◆ Source extract:
= = = =

# New boat(for me) 1979 Bass Tracker. Need to replace deck



## traybore (Jun 14, 2012)

Hey all,

I just picked up a '79 bass tracker. All the floor is rotten so Im ripping it out now. I was wondering what the recommended thickness of plywood for the decking is? 3/4in or is 1/2in good enough? Also being me, I drove off with the key on my car hood last night and it is nowhere to be found. Has anyone replaced the key switch on these? Any ideas where to get a replacement switch or key? It is has an '87(I believe) 40hp mariner on it.


----------



## JMichael (Jun 14, 2012)

Check the project section. There have been a few bass tracker mods done with good write ups on what the owners used and did to them. That should give you plenty of info on materials you could use. You should be able to find a new switch online or you could go to a local marine dealer if you have one close by.


----------



## MrSimon (Jun 14, 2012)

Welcome :beer: 

Agreed, check out the projects and search for basstracker. Lots and lots of great ideas.

But for starters, 1/2" is pretty thin for a deck .... I'd plan on 3/4". 

Also, don't rule out using aluminum instead of wood. The basstrackers have very good aluminum structure underneath the decks that make laying down some sheet aluminum very easy.

= = = =

◆ Recorded information:
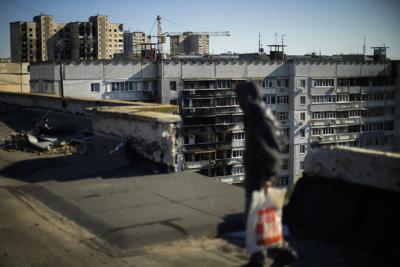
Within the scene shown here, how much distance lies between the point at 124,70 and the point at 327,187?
47451 millimetres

= = = =

◆ Instructions:
- a) In the Bass Tracker thread, what plywood thickness does MrSimon advise planning on for the deck?
- b) Condense the paragraph of the Bass Tracker thread that opens "Check the project section." into a short bulleted list that retains its main points.
- c) Carry on the Bass Tracker thread from its final sentence.
The lines bear no relation to the Bass Tracker thread.

◆ Expected responses:
- a) 3/4 inch.

- b)
- Consult the project section, where several Bass Tracker modifications are documented with good write-ups.
- Those write-ups describe what the owners used and did, offering ample information on possible materials.
- A new switch can be found online or at a nearby marine dealer.

- c)
When you tear everything out, it looks like this:

You can see how easy it would be to just rivet down some sheet aluminum .... and never have to worry about rotting wood ever again!


----------



## jigngrub (Jun 14, 2012)

3/4" will be a stronger build, use exterior grade plywood but don't use pressure treated plywood.

Seal the top and edges of your plywood with 3 or more coats of epoxy resin (best) or the same amount of exterior spar urethane (second best).

Using a finish like marine vinyl, tuff coat, kiwi grip, etc instead of carpet will greatly extend the life of your decking. Carpet absorbs and retains water, the others shed it.

Using petroleum based adhesives like contact cement for vinyl or carpet are much more waterproof than the latex based adhesives.


----------



## cooter brown (Jun 14, 2012)

Welcome and congrats on your new boat. 

These guys have some ignition switches listed: https://greatlakesskipper.com/categ...-parts-and-accessories-ignition-switches.html

I'm sure you could go by your local dealer and pick one up also.

Hope this helps some.

-Eric


----------



## Vermonster (Jun 14, 2012)

If you go with carpet - I'd use Henry's 263 for the adhesive. It's waterproof - most others just absorb and then dry out. It may be tough to find, but if you call the company - they can put you in touch with a dealer/store.


----------



## traybore (Jun 14, 2012)

Thanks for all the input guys. Spent the evening ripping out the rest of the wood. Down to bare metal now. Wash will be tomorrow. I don't want to use carpet, but wasn't aware of a good alternative, so thanks for that. I don't think I'm going to do anything on the inside of the sides(if that makes sense). I don't see any reason why that needs to be covered. What do ya'll think? And just out of curiosity... Do I need to use rivets for the decking? Whats wrong with some self tapping stainless screws? Thanks again for all the input.


----------



## DaveInGA (Jun 15, 2012)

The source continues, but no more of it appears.